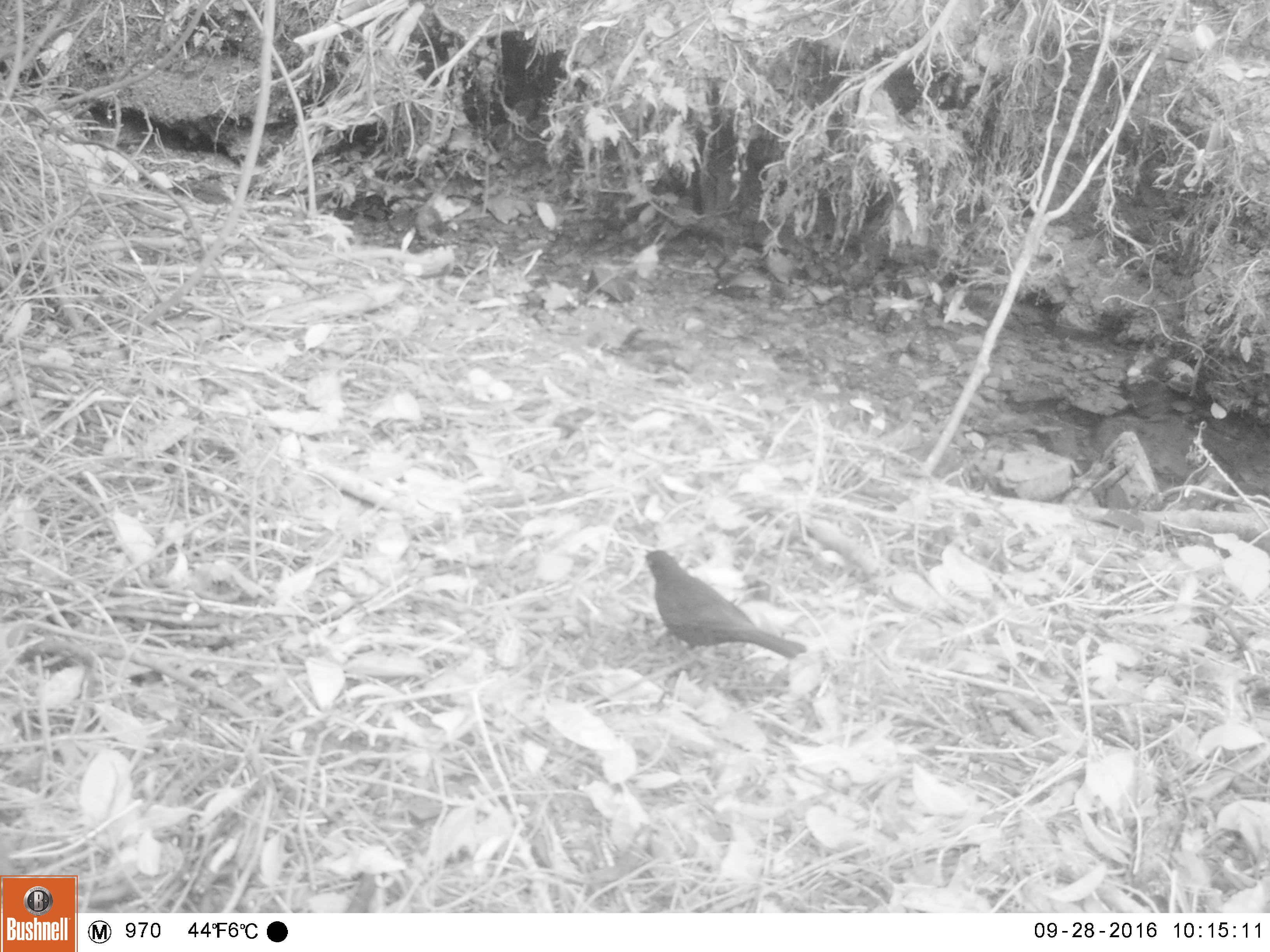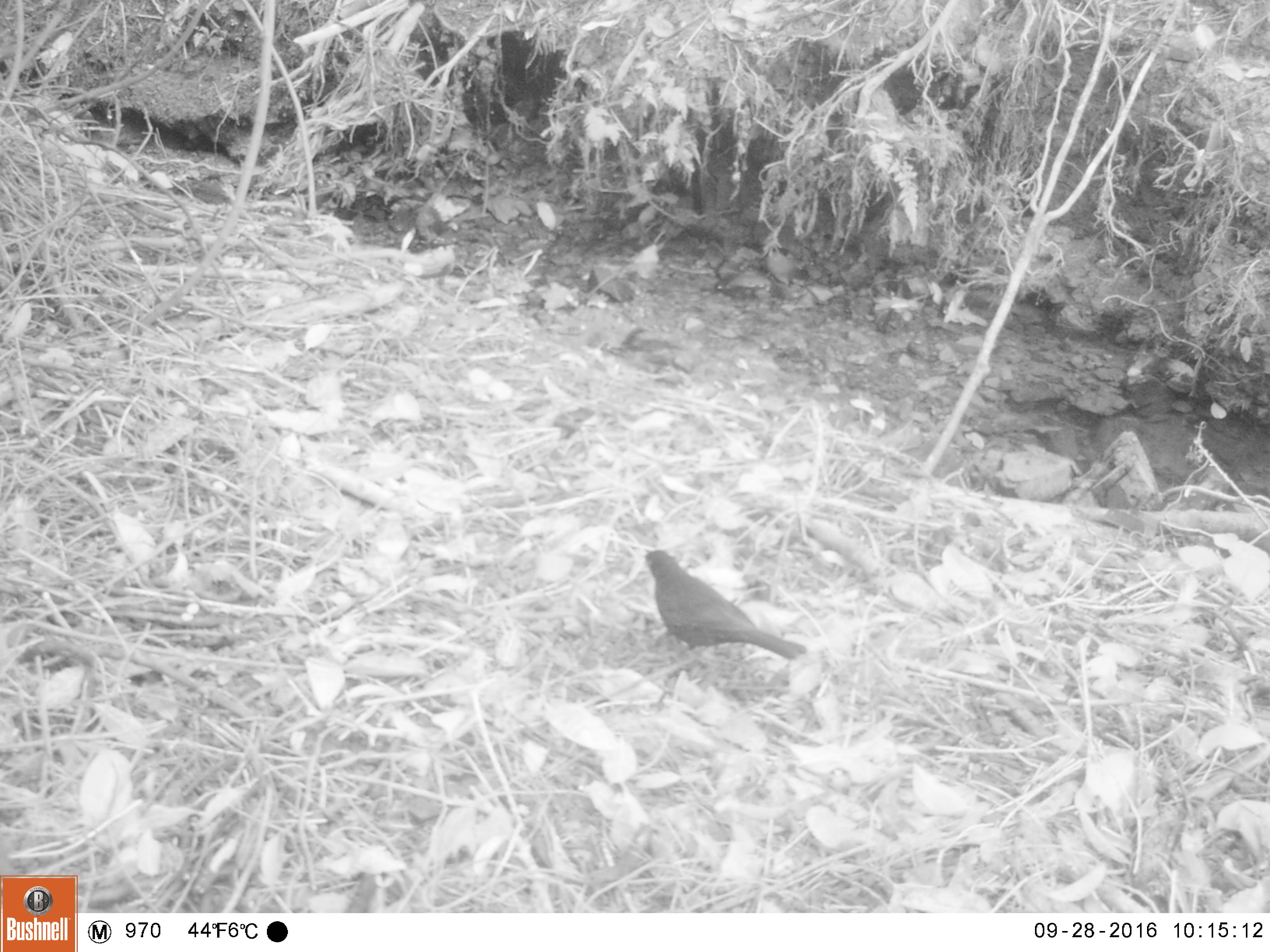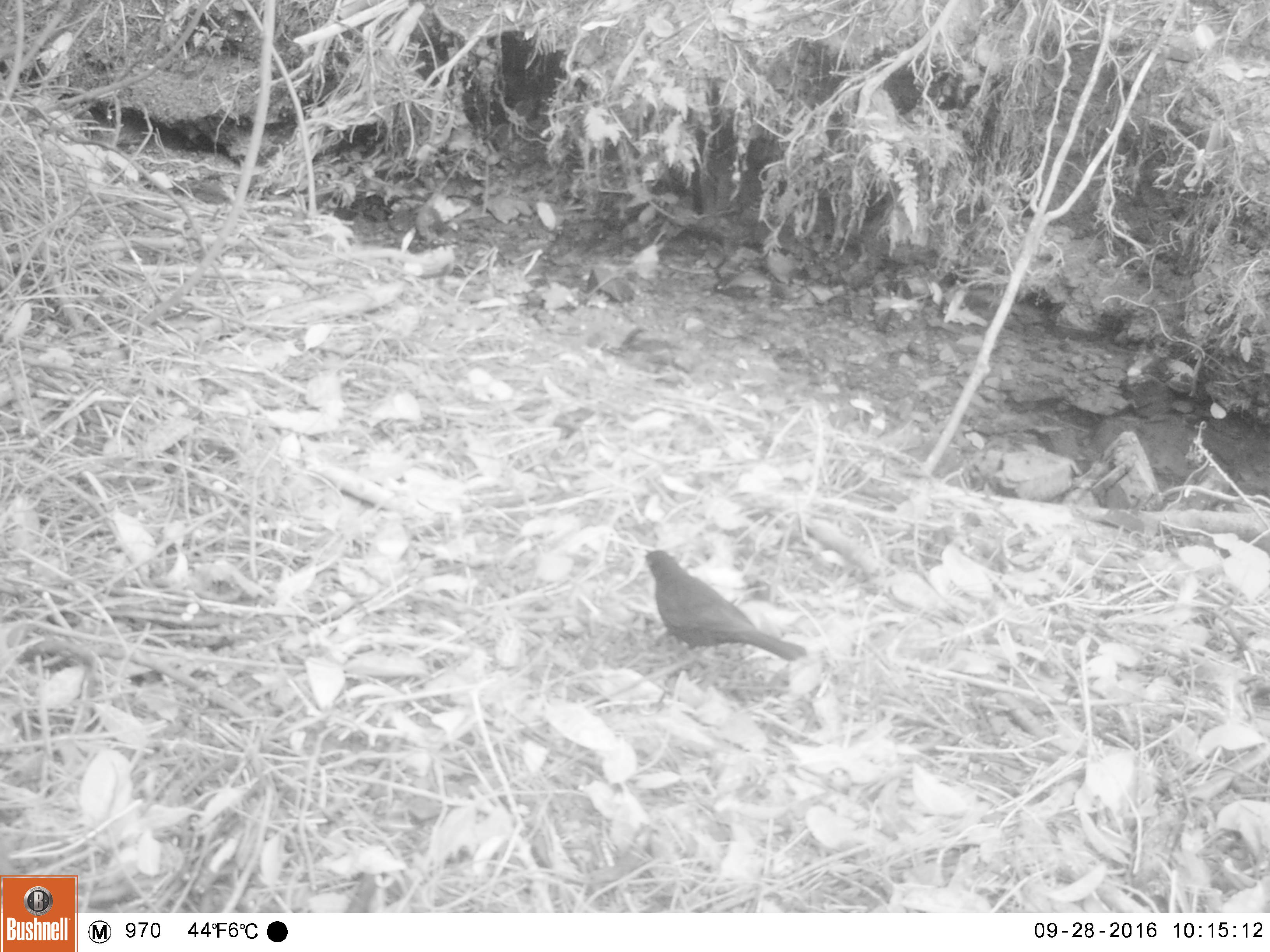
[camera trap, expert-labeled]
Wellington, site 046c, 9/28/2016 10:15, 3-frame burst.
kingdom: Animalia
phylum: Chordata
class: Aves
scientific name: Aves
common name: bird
--
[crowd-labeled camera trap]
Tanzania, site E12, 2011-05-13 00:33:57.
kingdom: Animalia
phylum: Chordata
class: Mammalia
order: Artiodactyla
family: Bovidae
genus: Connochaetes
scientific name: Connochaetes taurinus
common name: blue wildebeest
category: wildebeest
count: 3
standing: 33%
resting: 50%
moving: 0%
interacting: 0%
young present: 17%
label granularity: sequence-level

- [The task]: In the data above, start at the line that has "[camera trap, expert-labeled]", stop after the line that has "common name: bird", and print every line in between exactly as it stands.

- [Output below]:
[camera trap, expert-labeled]
Wellington, site 046c, 9/28/2016 10:15, 3-frame burst.
kingdom: Animalia
phylum: Chordata
class: Aves
scientific name: Aves
common name: bird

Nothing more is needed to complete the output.